● **TASK GOAL**: Below is a block of records; return all of them exactly, but without the images.

● **PROVIDED INFORMATION**:
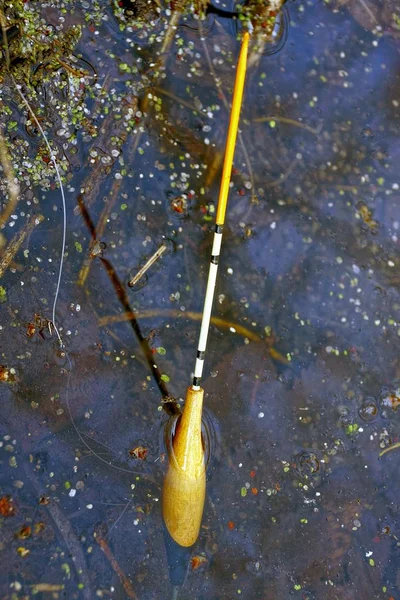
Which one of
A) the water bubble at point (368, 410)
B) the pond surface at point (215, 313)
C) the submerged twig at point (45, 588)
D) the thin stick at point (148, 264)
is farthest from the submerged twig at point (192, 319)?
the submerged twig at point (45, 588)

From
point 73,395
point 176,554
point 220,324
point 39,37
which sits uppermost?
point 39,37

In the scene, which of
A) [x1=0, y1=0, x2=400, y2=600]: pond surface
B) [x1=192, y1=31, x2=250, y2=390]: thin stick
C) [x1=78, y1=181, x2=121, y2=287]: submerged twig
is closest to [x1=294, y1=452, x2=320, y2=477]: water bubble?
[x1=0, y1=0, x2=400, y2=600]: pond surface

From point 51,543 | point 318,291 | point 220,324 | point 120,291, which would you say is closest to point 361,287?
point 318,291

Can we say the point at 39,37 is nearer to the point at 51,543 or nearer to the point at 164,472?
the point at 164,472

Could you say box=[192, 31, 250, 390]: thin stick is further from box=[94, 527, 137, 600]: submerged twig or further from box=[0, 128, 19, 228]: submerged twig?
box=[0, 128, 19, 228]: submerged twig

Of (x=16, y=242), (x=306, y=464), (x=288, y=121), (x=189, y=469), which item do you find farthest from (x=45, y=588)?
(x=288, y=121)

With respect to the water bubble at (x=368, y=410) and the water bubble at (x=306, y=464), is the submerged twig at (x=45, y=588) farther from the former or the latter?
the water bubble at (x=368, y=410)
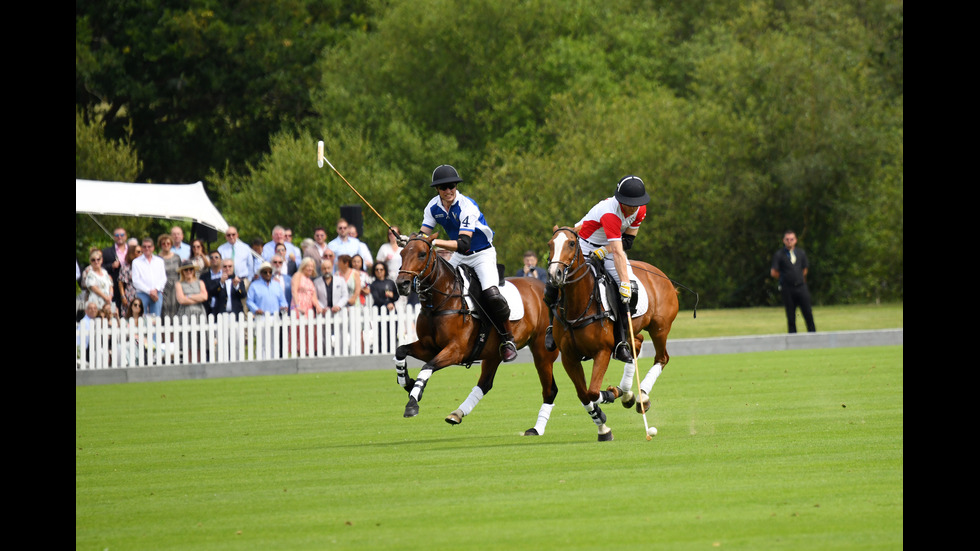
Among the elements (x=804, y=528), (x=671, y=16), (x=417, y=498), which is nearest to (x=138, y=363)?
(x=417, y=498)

● **OUTPUT**:
Which one of
A) the water bubble at point (368, 410)
B) the pond surface at point (215, 313)
C) the submerged twig at point (45, 588)
D) the thin stick at point (148, 264)
is farthest from the submerged twig at point (192, 319)?
the submerged twig at point (45, 588)

From
point 73,395
point 176,554
point 220,324
point 39,37
which sits uppermost?
point 39,37

In the scene, which of
A) [x1=0, y1=0, x2=400, y2=600]: pond surface
B) [x1=192, y1=31, x2=250, y2=390]: thin stick
C) [x1=78, y1=181, x2=121, y2=287]: submerged twig
is closest to [x1=294, y1=452, x2=320, y2=477]: water bubble?
[x1=0, y1=0, x2=400, y2=600]: pond surface

From point 51,543 | point 318,291 | point 220,324 | point 120,291, which would you say is closest to point 361,287?
point 318,291

Can we say the point at 39,37 is nearer to the point at 51,543 or nearer to the point at 164,472?
the point at 164,472

Could you say box=[192, 31, 250, 390]: thin stick is further from box=[94, 527, 137, 600]: submerged twig or further from box=[0, 128, 19, 228]: submerged twig?
box=[0, 128, 19, 228]: submerged twig

Of (x=16, y=242), (x=306, y=464), (x=288, y=121), (x=189, y=469), which item do you find farthest from (x=45, y=588)?
(x=288, y=121)

With respect to the water bubble at (x=368, y=410) and the water bubble at (x=306, y=464), is the submerged twig at (x=45, y=588) farther from the former or the latter?
the water bubble at (x=368, y=410)
Among the elements (x=804, y=528), (x=671, y=16), (x=417, y=498), which is nearest to (x=138, y=363)?
(x=417, y=498)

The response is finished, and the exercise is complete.